Wednesday, April 26, 2017

Business as usual

Kind of interesting that the CAT died in Baton Rouge at about the same time that the BAT died in Washington.
As of late Tuesday, the plan did not include Mr. Trump’s promised $1 trillion infrastructure program, two of the people said, and it jettisoned a House Republican proposal to impose a substantial tax on imports, known as a border adjustment tax, which would have raised billions of dollars to help offset the cost of the cuts.

I often wonder if our friends in the performative liberal #Resistance would be better served to emphasize the ways in which the Trump Presidency is actually pretty normal.  Which is to say it's everything you would expect from a normal Republican administration. Which, again, is to say it's a horror show.

In fact the pretense that it isn't a normal horror show actually normalizes the horror that much more.  When Democrats pretend that supply side "voodoo economics" hasn't been alive and well throughout their own reign of business tax credits, welfare-to-work incentives and "public-private partnerships" they only obscure the nature of the abuses they've enabled.  When they rally to the defense of still more Wall Street cronyism  they cause one to wonder just what it is they're even fighting Trump for in the first place. You even hear more than a few pining for the good ol' Bush years these days.

But there's very little the current Republican administration is actually delivering that distinguishes it at all from the previous one. Trump's travel ban has been struck down repeatedly by the courts. His border wall isn't going to be funded by Congress. The only thing he's really come through on as far as his right wing base is concerned is the Gorsuch appointment. (And even that is as much Mitch McConnell's win as it is Trump's.)

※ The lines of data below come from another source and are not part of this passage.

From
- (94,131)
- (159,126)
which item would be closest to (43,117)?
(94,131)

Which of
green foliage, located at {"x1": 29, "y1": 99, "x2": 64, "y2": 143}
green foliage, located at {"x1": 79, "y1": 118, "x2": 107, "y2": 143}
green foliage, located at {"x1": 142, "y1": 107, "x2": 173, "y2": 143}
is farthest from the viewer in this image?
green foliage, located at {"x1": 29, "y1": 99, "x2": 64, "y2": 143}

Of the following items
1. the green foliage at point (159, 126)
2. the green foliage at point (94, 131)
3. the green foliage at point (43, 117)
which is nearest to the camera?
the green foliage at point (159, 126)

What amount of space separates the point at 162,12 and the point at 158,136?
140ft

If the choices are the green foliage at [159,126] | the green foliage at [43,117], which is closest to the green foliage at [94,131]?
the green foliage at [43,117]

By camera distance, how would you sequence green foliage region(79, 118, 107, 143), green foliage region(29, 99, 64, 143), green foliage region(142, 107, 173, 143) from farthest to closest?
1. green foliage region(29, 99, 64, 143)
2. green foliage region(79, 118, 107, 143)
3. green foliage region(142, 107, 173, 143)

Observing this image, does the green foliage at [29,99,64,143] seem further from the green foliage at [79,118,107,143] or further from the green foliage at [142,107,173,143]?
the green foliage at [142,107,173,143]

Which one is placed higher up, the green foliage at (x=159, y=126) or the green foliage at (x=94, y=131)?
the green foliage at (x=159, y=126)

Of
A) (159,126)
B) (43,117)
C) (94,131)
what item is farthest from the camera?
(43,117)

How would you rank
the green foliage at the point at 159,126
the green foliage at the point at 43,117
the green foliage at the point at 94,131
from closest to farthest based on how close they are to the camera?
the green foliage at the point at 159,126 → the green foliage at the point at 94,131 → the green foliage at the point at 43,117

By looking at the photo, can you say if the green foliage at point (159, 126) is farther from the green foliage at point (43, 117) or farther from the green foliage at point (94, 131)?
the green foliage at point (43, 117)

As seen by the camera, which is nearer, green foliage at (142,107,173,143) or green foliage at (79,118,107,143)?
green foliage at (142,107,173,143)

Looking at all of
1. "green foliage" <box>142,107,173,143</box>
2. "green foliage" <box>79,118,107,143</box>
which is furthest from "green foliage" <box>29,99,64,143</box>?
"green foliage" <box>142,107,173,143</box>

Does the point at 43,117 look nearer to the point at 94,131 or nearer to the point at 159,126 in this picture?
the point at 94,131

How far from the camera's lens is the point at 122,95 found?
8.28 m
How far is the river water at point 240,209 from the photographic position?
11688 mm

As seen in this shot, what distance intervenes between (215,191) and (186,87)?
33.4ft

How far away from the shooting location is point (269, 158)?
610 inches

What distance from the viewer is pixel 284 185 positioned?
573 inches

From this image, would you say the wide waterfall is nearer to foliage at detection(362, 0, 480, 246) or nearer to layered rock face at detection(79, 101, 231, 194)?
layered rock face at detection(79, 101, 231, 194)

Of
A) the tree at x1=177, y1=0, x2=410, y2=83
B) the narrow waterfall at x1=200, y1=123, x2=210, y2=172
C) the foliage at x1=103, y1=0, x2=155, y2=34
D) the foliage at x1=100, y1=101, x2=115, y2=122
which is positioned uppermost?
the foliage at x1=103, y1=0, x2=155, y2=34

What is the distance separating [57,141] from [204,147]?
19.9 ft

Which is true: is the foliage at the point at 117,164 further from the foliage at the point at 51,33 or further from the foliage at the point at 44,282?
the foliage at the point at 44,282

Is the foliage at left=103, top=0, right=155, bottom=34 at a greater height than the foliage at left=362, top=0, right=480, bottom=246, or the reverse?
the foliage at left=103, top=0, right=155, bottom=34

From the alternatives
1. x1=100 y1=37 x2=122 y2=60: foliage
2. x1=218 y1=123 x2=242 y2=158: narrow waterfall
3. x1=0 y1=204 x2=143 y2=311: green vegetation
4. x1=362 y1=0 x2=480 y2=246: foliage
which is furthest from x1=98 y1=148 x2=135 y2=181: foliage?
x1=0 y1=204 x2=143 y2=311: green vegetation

Where the rubber meets the road, though, this is really just Bush all over again. There is an aggressive, reckless foreign policy. There are federal regulatory agencies captured by Big Oil and international finance. And, of course, there are big tax breaks for rich people.
Republicans are likely to embrace the plan’s centerpiece, substantial tax reductions for businesses large and small, even as they push back against the jettisoning of their border adjustment tax. The 15 percent rate would apply both to corporations, which now pay 35 percent, and to a broad range of firms known as pass-through entities — including hedge funds, real estate concerns like Mr. Trump’s and large partnerships — that currently pay taxes at individual rates, which top off at 39.6 percent. That hews closely to the proposal Mr. Trump championed during his campaign.
And, yeah, that's pretty darn infuriating. You can tell because it's helping the DNC sell #ResistTM T-Shirts and stickers by the truckload.  But if they were actually interested in maybe making it stop, they might try being more honest about how deeply ingrained  and insidious the regime really is and has been.